By now you’ve surely heard of Erin Sayar, the “Horndog High” English teach accused of having sex with a 16-year-old student. You’ve also surely heard of Sayar’s ink, as a “sexy” mermaid tattoo on her upper thigh — pictured in reportedly steamy boudoir photos — might be a key piece of evidence in the case against her.

Statutory rape is a serious crime, and the allegations against Sayar must be handled properly — no sympathy for her here. It’s worth noting, however, that the media seems to be trying Sayar largely because of her body mods. It’s certainly no stretch to say that she’s being cast as a vixen and seductress: The Daily News, for example, quotes a tattoo artist as describing mermaid tats as “‘The temptress…the sirens, as soon as they opened their mouths, you couldn’t get away from them.'”

Hence the zeitgeisty question: Are chicks with mermaid tattoos sluts?

Let’s start with the whole “mermaid as temptress” motif.

Is this even a thing?

Well, the answer is kinda involved.

The American Museum of Natural History has great cross cultural info about mermaids that provides some insight into this.

In Africa, for example, Mami Wata can take the form of a mermaid and “heals the sick and brings good luck to her followers. But she also has a temper and will drown people who don’t obey her, and she will cause confusion, sickness and visions in those she calls to serve her as mediums.”

Lasirèn of the Caribbean, on the other hand, might better fit the bill of a siren — her name actually comes from the French word “sirene,” which means “mermaid.” (True Sirens, however, are bird-women from Greek mythology, who used song to lure sailors to their deaths.) Her followers claim that she will bring them below the surface and give them powers, which is how some women become Vodou priestesses. But she’s not all temptress:

“In Haiti, the mermaid Lasirèn is one of three powerful female water spirits, sometimes considered sisters, who are honored in shrines like the one pictured here. One sister is cool, calm and seductive. The other is hot, passionate, angry and strong. Lasirèn’s personality is a blend of these opposites. Together, they validate a wide range of temperaments for women.”

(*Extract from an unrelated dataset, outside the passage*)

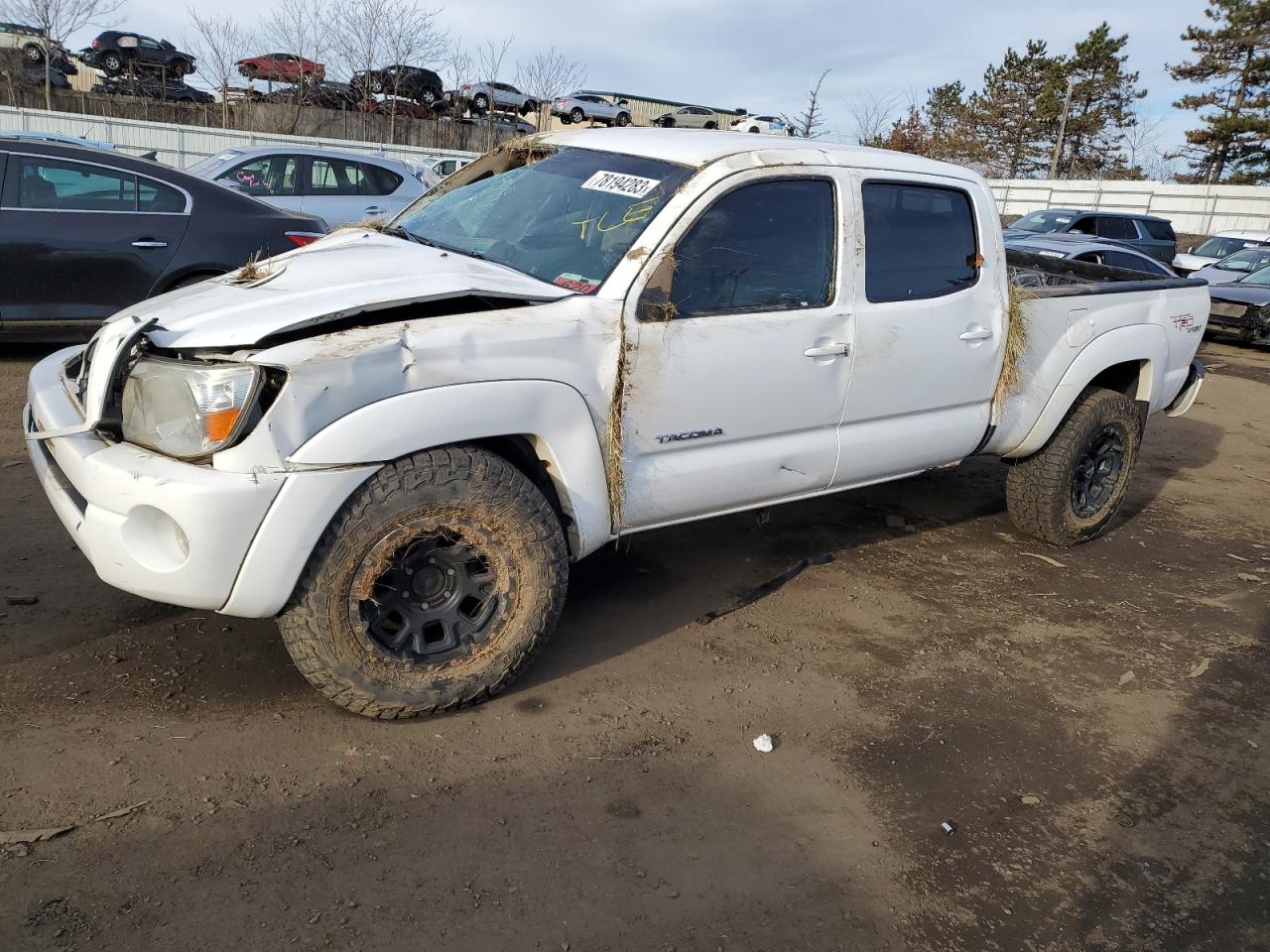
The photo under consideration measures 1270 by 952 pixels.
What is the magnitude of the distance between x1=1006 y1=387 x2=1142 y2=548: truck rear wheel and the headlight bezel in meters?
4.02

For the Inuits, Sedna is the story of a young lady thrown overboard by her dad. She didn’t die, but went on “to create the whales, seals and walruses on which the Inuit depend for food and materials.” She gets portrayed as a mermaid frequently, owing to European whalers’ recent influence in their culture.

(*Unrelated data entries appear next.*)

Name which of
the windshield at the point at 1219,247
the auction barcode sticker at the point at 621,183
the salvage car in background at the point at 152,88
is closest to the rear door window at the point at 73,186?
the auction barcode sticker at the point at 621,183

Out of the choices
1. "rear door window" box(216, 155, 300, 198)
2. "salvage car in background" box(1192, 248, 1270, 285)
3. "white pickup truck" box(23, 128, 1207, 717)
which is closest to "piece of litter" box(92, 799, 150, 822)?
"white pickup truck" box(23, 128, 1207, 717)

This brings us back to the Western mermaid myths. In ancient Syria, the goddess Atargatis was portrayed as half women and half fish. Some say she cast herself into the water after accidentally killing her human lover, but she seems to have become associated with fertility and love.

Both Christopher Columbus and John Smith thought they saw mermaids, but they disagreed whether the sea creatures were pretty or not.

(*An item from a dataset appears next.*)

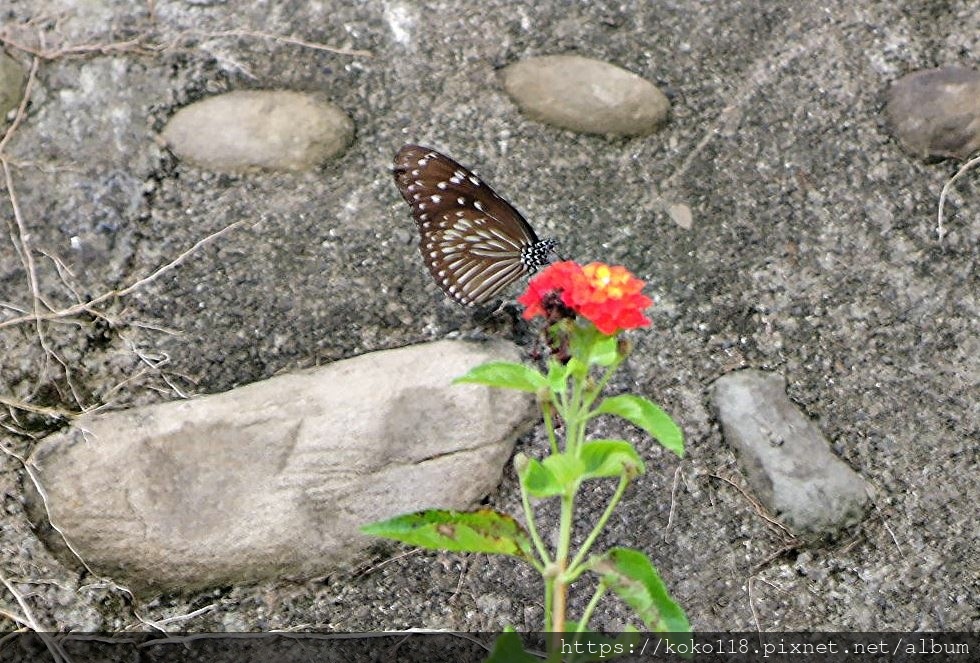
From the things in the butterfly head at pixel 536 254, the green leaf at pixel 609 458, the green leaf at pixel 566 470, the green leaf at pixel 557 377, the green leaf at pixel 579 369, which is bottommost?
the butterfly head at pixel 536 254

Henry Hudson, English explorer, thought he saw one near Norway in 1608:

“This morning one of our companie looking over the boord saw a Mermaid,…from the Navill upward, her backe and breasts were like a woman’s, her body as big as one of us; her skin very white; and long haire hanging down behind, of color black; in her going downe they saw her tayle, which was like the tayle of a porposse and speckled like a Macrell.”

There are even pics of merfolk in the 1483 Nuremburg Bible, swimming alongside Noah’s Ark.

In British folklore, mermaids typically meant bad weather was on the horizon.

But in one of the most famous accountings, Hans Christian Andersen’s Little Mermaid, it’s the mermaid who gets tempted by humans — and suffers tremendously as a result.

There are more examples out there, but the point here is that the link between mermaids and perceived skankiness isn’t all that clear.

This leaves to the potential link between tattoos and “trampy” behavior.

There are a few studies on tats, piercings, and promiscuity. There seems to be a correlation between them, though evidence of a causal relationship is more difficult to discern.

[Full disclosure: The author of this post might have a few tattoos. And by a few she might mean ‘around 20,’ but whatevs.]

For example, a study in Psychology Today found people with body mods tend to be more sensation seeking and sleep around more.

Another survey claims that people with four or more tattoos do more drugs and drink and screw more than other folks.

So, there you go: whether mermaids are crazy, conniving water wenches is not all that cut-and-dry, though some data suggests that there is a link between body art and increased sexual activity. Ultimately, this seems to refute what’s being implied — that chicks with mermaid tattoos are sluts.